Task item A: Decide whether each statement agrees with the text below on rare earths in Greenland, answering yes or no and quoting the deciding words: (i) Greenland's uranium ban affects the Kvanefjeld deposit; (ii) the Tanbreez bankable feasibility study was finished in early 2025; (iii) the Critical Raw Materials Act sets its targets for 2030.
Task item B: Summarize the text below on rare earths in Greenland in two sentences.
---------- Quoted passage
Key facts
- The EU and Japan are exploring a partnership to develop rare earth resources in Greenland.
- The initiative aims to diversify supply chains and lessen dependence on China's mineral processing.
- The EU's Critical Raw Materials Act sets targets for domestic extraction, processing, and recycling of strategic minerals.
- Challenges include Greenland's existing uranium ban affecting the Kvanefjeld deposit and ongoing legal disputes.
- The Tanbreez project is progressing, with a bankable feasibility study expected in late 2025.
- U.S. involvement is noted, with potential financing flagged by the U.S. EXIM Bank for the Tanbreez project.
The European Union and Japan are exploring a strategic partnership to develop rare earth resources in Greenland, aiming to reduce their collective reliance on China's dominant position in mineral processing. This initiative aligns with the EU's Critical Raw Materials Act, which sets ambitious targets for domestic extraction, processing, and recycling of strategic minerals by 2030, including a cap on reliance from any single country.
--------------------
---------- Supplied records
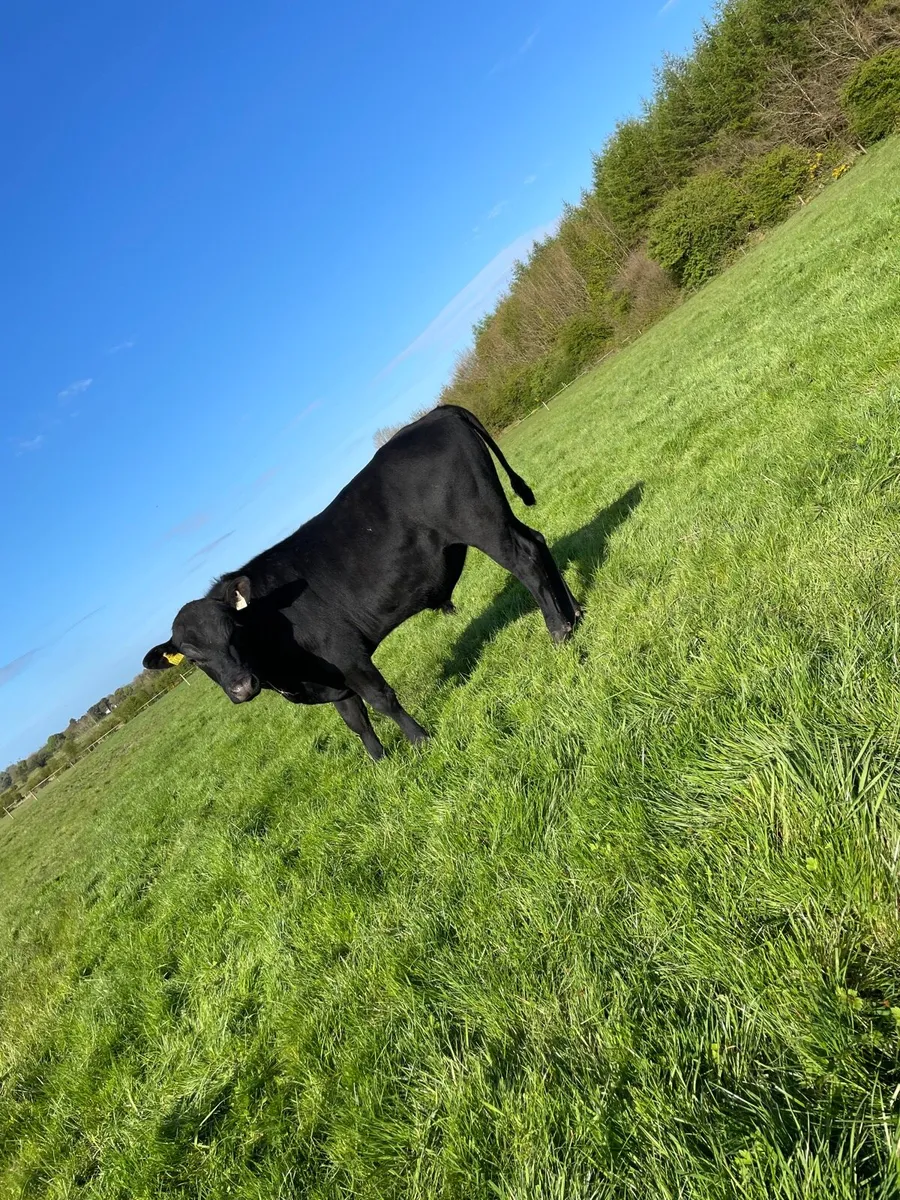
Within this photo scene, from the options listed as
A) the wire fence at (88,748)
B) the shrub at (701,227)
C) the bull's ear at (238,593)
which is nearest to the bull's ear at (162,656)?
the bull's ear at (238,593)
--------------------
Answer area A:
(i) Yes: "Greenland's existing uranium ban affecting the Kvanefjeld deposit"
(ii) No: "a bankable feasibility study expected in late 2025"
(iii) Yes: "by 2030, including a cap on reliance from any single country"

Answer area B: The EU and Japan are exploring a partnership to develop rare earth resources in Greenland to reduce their reliance on China's mineral processing, in line with the EU's Critical Raw Materials Act and its 2030 targets. Challenges include Greenland's uranium ban affecting the Kvanefjeld deposit and ongoing legal disputes, while the Tanbreez project is progressing, with a feasibility study expected in late 2025 and potential financing flagged by the U.S. EXIM Bank.